Religious music has a beautiful and grand tradition going back thousands of years, from the musicians appointed by the Hebrews to praise God with instruments and song in Solomon’s Temple, to beautiful psalms written by medieval men of God, to hymns written by humble preachers saved by grace. Fast-forward into the 21st century, and we have what is known colloquially as “praise” or “worship” music. This music has none of the spiritual depth of the religious music of days gone by, but rather sounds like an adolescent pop song–declaring love for God in much the same way that one fourteen-year old would for another. It also seems to be shot through with a remarkable dose of narcissism—listen to a few of these songs, and note how often the first person “I” is used. Beyond that, because it has more of a “sound” calculated to stir emotion rather than an actual “tune,” it is very difficult to sing to—I’ve witnessed a group of pro-lifers stumble their way awkwardly through a “praise” song, and then bellow out “Amazing Grace” with vocal vigor.
“Praise” music (which has largely replaced “Christian rock” when it became apparent that a genre based on rebellion didn’t suit a message based on submission) fulfills in many modern churches a simple need: Young people like pop music. So, make religious music indistinguishable from pop music, and they will come. I believe “praise” music is not catered towards actually praising God, but rather towards coaxing people into praising God. When you can switch between a pop station on the radio and a “worship station” without being able to tell the difference unless you listen intently to the lyrics, it is clear that the music really isn’t about the lyrics—just like the rest of pop music. It may be catchy, but it does nothing to beckon one’s attention above, towards the Divine, or turn one’s thoughts toward things not temporal but eternal. Much of “praise” music fails to do precisely what it claims to. One does not catch a glimpse of the eternal when “praise” music is being played—but rather, a snapshot of what 21st century culture looks like.

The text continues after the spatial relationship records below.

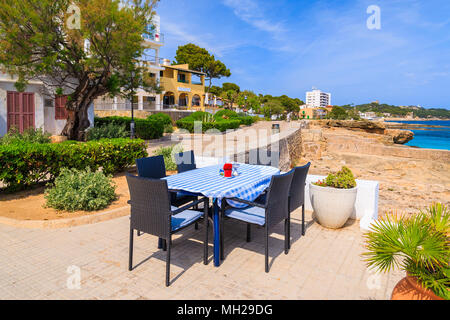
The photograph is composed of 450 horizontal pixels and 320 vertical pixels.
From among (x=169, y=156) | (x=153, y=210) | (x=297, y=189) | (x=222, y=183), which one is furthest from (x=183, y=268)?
(x=169, y=156)

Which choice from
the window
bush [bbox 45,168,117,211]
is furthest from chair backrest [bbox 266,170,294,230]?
the window

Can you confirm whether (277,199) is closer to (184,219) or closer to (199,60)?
(184,219)

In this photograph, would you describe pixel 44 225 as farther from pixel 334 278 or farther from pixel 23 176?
pixel 334 278

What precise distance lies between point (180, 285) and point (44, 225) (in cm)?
260

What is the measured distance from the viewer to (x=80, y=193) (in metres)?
5.03

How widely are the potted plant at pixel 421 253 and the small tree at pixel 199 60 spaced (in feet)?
164

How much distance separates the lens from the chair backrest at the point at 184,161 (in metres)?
4.91

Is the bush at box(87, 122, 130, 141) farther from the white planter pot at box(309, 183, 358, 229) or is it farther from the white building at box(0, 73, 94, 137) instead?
the white planter pot at box(309, 183, 358, 229)

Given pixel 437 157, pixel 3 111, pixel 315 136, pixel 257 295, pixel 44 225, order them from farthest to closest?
pixel 315 136
pixel 437 157
pixel 3 111
pixel 44 225
pixel 257 295

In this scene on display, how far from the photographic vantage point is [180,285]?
2982 mm

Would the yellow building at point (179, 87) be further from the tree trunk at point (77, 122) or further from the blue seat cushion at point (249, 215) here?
the blue seat cushion at point (249, 215)

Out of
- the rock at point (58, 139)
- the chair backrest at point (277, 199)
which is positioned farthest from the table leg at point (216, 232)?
the rock at point (58, 139)

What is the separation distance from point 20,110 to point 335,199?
44.6 feet
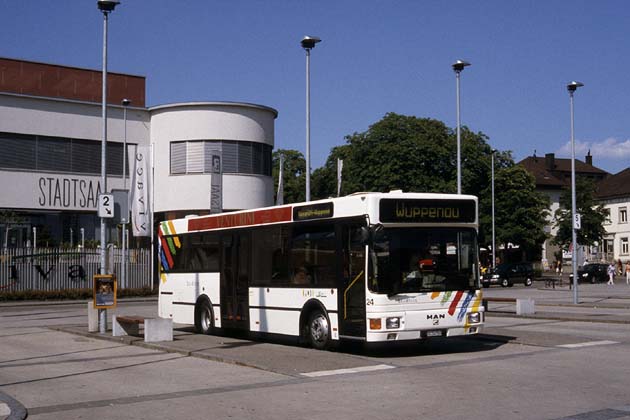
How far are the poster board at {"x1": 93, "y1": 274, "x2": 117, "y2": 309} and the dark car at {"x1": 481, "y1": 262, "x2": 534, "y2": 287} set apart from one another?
45272 millimetres

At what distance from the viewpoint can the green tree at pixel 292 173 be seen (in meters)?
92.1

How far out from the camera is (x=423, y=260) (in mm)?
15531

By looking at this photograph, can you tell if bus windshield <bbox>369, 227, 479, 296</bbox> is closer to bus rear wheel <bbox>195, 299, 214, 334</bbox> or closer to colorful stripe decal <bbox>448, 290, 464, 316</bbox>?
colorful stripe decal <bbox>448, 290, 464, 316</bbox>

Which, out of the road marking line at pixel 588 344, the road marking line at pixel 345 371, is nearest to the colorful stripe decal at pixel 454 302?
the road marking line at pixel 345 371

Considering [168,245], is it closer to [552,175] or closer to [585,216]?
[585,216]

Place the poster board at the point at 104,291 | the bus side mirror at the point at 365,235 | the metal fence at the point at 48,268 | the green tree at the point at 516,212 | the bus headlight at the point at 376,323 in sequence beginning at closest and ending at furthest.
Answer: the bus side mirror at the point at 365,235, the bus headlight at the point at 376,323, the poster board at the point at 104,291, the metal fence at the point at 48,268, the green tree at the point at 516,212

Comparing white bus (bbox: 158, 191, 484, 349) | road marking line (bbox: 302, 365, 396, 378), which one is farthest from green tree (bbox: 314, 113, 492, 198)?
road marking line (bbox: 302, 365, 396, 378)

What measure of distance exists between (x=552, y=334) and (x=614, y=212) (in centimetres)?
8422

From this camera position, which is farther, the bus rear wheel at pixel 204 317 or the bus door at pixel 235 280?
the bus rear wheel at pixel 204 317

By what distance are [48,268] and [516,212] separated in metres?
43.9

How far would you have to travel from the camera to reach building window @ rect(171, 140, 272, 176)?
50.1 m

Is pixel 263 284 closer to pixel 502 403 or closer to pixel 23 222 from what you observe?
pixel 502 403

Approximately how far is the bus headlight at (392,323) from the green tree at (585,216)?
71.1 m

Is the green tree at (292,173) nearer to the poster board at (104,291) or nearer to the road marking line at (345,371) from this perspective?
the poster board at (104,291)
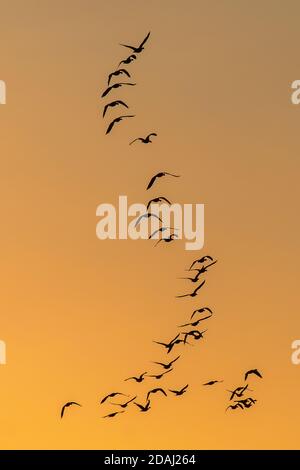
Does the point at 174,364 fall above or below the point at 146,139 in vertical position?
below

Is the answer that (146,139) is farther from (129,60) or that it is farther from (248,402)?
(248,402)

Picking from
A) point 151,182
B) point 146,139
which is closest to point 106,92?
point 146,139

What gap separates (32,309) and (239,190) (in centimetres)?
78

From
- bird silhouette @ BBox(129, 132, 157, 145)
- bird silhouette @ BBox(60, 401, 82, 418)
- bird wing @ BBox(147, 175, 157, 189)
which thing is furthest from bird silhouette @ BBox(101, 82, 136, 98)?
bird silhouette @ BBox(60, 401, 82, 418)

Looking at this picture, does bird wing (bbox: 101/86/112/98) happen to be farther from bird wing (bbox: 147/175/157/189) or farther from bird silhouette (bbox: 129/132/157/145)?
bird wing (bbox: 147/175/157/189)

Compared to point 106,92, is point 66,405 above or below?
below

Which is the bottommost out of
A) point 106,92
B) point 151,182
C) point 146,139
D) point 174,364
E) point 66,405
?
point 66,405

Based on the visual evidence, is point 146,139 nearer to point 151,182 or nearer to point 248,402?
point 151,182

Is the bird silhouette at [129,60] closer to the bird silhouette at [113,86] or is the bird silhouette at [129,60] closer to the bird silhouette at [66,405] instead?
the bird silhouette at [113,86]

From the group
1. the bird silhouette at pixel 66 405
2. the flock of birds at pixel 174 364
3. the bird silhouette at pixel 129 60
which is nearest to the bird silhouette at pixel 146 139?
the flock of birds at pixel 174 364

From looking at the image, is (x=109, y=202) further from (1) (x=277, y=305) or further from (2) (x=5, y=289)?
(1) (x=277, y=305)

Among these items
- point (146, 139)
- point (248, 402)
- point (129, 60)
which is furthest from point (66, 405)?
point (129, 60)
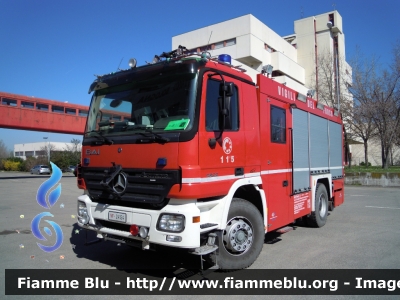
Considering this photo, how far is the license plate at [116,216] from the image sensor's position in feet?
14.8

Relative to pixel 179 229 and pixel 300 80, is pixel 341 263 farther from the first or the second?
pixel 300 80

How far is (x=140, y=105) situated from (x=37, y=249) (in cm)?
380

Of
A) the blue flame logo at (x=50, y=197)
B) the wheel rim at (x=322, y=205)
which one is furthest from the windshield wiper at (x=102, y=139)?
the wheel rim at (x=322, y=205)

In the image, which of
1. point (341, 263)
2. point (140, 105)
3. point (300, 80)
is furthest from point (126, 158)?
point (300, 80)

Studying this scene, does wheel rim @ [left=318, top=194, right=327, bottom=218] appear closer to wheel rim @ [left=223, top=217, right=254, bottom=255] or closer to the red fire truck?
the red fire truck

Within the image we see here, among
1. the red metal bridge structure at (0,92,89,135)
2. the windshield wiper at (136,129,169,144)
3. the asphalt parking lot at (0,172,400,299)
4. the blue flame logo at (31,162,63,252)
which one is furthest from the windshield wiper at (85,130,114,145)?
the red metal bridge structure at (0,92,89,135)

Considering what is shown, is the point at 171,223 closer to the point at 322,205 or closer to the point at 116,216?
the point at 116,216

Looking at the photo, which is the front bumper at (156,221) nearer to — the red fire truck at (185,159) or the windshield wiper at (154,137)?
the red fire truck at (185,159)

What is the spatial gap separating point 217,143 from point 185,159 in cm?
63

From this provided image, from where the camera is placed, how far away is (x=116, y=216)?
181 inches

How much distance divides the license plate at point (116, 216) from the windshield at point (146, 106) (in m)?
1.16

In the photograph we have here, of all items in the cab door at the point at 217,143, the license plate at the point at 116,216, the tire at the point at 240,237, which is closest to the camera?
the cab door at the point at 217,143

I realize that these five points each deserve an (much more comprehensively argued) essay, and that I can justifiably be accused of many generalizations and of ignoring many genres, sub-genres, indie music, and on and on. (I would argue, however, that these defy the cultural trend rather than define it.) I offer a few thoughts on modern music only because as famed Victorian art critic John Ruskin pointed out, “Music when healthy is the teacher of perfect order, and when depraved, the teacher of perfect disorder.” Much of today’s music seems to aimlessly revel in disorder while being accepted as apparently inconsequential by most people. Music is now everywhere, pulsing into our consciousnesses from every venue–and we should at least pause now and again to analyze what impact that might be having.